I crossed the two parents with no particular goal in mind; they are both dark-colored unusual forms, and so the cross seemed a logical one to make if I wanted to create my own line of like-colored cascades. But subsequent observation of the parents in my garden has allowed me to realize that both plants present their own unique flaws. 'Jelly Dancer' (Herr-D., 2010) makes a striking clump, but seems to be exceptionally susceptible to thrip damage so severe that often some blooms are gnarled and so hideous that I'm resorted to liveheading at 7 a.m. Each bloom on 'Protostar' (Mahieu-Burris, 2007) by contrast opens perfectly; my only complaint is that it tends to slick on hotter days, something that 'Jelly Dancer' does not do. This cross, then, had the potential to produce seedlings free of the parents' issues. And this is what I may have achieved in AR15AR.132!
|'Protostar' (Mahieu-Burris, 2007).

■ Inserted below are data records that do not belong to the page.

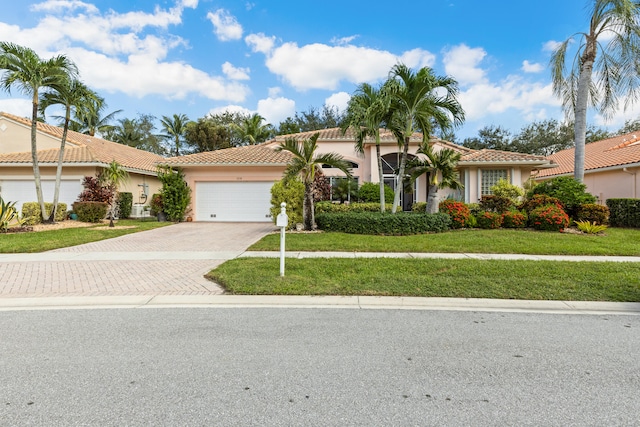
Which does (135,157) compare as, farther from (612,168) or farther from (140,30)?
(612,168)

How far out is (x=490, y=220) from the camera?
13156mm

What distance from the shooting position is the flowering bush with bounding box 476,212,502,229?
43.1 ft

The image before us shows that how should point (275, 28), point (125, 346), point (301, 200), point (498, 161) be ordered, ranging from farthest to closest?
point (498, 161)
point (275, 28)
point (301, 200)
point (125, 346)

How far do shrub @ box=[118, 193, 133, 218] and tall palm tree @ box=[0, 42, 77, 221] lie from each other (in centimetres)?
574

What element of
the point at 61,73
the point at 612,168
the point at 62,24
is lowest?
the point at 612,168

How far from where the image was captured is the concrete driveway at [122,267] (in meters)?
6.03

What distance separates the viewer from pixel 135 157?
77.0 feet

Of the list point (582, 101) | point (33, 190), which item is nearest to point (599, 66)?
point (582, 101)

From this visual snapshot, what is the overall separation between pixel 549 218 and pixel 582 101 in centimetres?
581

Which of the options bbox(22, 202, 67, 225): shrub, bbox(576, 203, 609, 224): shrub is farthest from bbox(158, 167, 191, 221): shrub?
bbox(576, 203, 609, 224): shrub

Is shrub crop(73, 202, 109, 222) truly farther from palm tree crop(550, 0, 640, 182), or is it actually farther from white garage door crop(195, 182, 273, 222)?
palm tree crop(550, 0, 640, 182)

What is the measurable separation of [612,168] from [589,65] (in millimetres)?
6002

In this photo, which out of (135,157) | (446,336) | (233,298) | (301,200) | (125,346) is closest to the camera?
(125,346)

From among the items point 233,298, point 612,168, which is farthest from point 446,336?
point 612,168
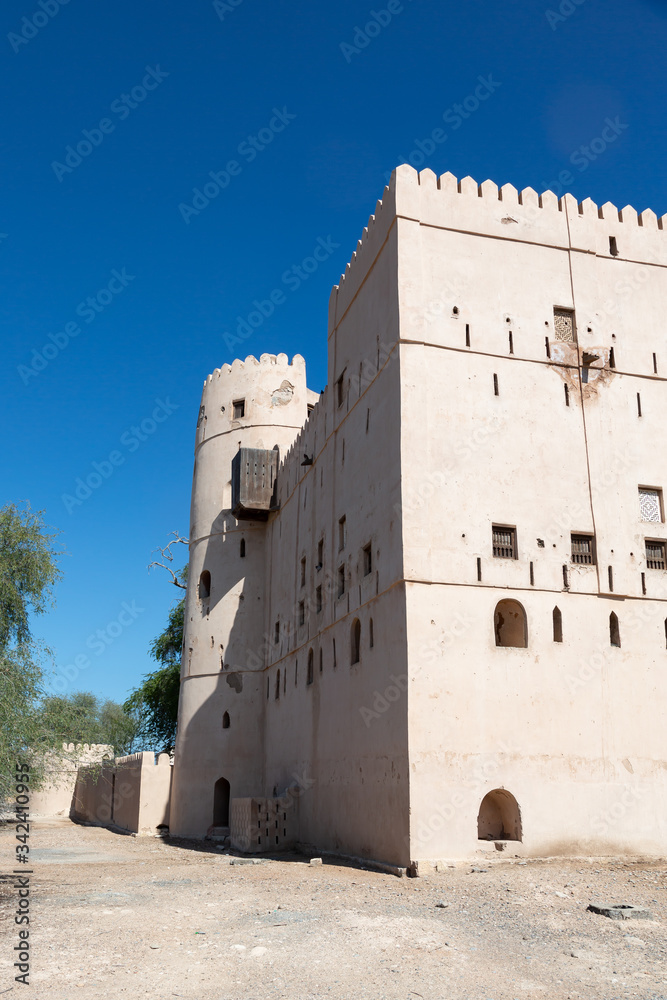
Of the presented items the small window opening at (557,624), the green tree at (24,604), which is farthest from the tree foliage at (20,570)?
the small window opening at (557,624)

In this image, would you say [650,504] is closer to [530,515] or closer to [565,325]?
[530,515]

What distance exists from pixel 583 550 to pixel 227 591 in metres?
14.8

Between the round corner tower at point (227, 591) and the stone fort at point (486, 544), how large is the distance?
4.77m

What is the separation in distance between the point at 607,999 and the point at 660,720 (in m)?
9.80

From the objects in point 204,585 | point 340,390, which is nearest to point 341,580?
point 340,390

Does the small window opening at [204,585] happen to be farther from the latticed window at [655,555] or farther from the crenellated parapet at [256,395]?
the latticed window at [655,555]

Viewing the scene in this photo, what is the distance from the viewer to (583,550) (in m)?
17.4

Notice the slicking it presents, even at the early hour of 7 a.m.|
The description for 'Protostar' on the original site says that the plant "has the genes for clear purple-blacks" that take a "spidery or UF" form; its offspring proves this to be the case. I measured AR15AR.132 to see if it's a true spider, but it's not quite; I'll content myself by labeling it as a spidery cascade.
In the photo above, a detached bloom from 'Jelly Dancer' is next to AR15AR.132, which appears much more purple than its maroon parent. It is also of note that AR15AR.132 has more of a drooping cascade form than either of its parents, something that I find attractive.

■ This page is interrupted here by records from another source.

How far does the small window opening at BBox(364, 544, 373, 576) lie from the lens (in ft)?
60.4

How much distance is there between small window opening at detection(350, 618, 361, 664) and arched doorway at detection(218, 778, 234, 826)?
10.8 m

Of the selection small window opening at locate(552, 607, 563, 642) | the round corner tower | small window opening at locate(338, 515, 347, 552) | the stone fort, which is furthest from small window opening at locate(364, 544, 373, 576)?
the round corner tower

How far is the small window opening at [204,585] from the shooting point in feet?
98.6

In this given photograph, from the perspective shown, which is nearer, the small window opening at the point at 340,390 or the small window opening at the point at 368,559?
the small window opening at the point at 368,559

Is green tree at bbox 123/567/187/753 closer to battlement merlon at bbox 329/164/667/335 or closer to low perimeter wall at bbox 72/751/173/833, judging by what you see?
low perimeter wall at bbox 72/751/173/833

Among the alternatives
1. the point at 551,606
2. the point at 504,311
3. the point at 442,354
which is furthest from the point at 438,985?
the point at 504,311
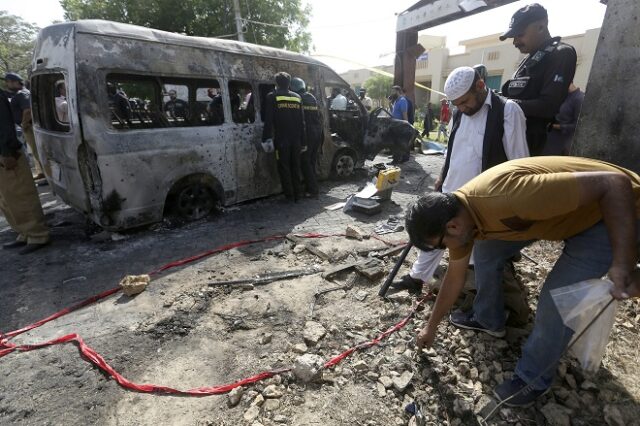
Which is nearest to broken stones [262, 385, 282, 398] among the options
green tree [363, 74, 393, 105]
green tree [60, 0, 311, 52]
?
green tree [60, 0, 311, 52]

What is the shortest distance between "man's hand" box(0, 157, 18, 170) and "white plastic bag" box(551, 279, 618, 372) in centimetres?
483

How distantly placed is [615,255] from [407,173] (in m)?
6.31

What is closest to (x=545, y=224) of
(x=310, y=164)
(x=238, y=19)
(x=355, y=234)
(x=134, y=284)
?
(x=355, y=234)

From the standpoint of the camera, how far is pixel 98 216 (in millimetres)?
3744

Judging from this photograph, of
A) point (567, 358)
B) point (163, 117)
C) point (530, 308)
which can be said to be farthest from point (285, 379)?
point (163, 117)

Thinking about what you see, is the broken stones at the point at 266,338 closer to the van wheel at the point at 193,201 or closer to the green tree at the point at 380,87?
the van wheel at the point at 193,201

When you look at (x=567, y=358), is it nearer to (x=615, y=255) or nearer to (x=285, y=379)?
(x=615, y=255)

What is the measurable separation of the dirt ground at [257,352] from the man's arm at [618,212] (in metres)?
0.88

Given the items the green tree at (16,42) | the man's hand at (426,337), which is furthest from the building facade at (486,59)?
the green tree at (16,42)

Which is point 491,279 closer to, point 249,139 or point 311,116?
point 249,139

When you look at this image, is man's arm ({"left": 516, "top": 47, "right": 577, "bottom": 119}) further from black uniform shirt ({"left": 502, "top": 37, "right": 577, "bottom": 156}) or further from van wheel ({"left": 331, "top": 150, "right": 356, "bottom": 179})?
van wheel ({"left": 331, "top": 150, "right": 356, "bottom": 179})

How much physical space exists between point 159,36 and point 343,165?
12.9 feet

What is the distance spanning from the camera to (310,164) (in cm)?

There are only two issues that I have found with this seedling. The first is that the color fades, a fault I don't think is that detrimental to the health of the plant (see below).
|There is an eight hour difference between the two photos. There is also a considerable difference in the quality of the natural light.|
The second is that the scape leans, but there is a caveat to this otherwise deal-breaking flaw: the plant currently grows in an area that is heavily shaded by 2 or 3 p.m., and I've observed many scapes lean towards the sun over the years in this location. The issue may resolve itself in a couple of years when I transplant the seedling to a more sunny bed for further observation.
But what a scape it is! This was its first year blooming, and an elegant terminal-Y and one lateral branch yielded 16 buds that bloomed over the course of three weeks... it promises to make a fine clump! Increase is slow thus far, with only one fan.
I'm excited to see how this seedling does in the coming years!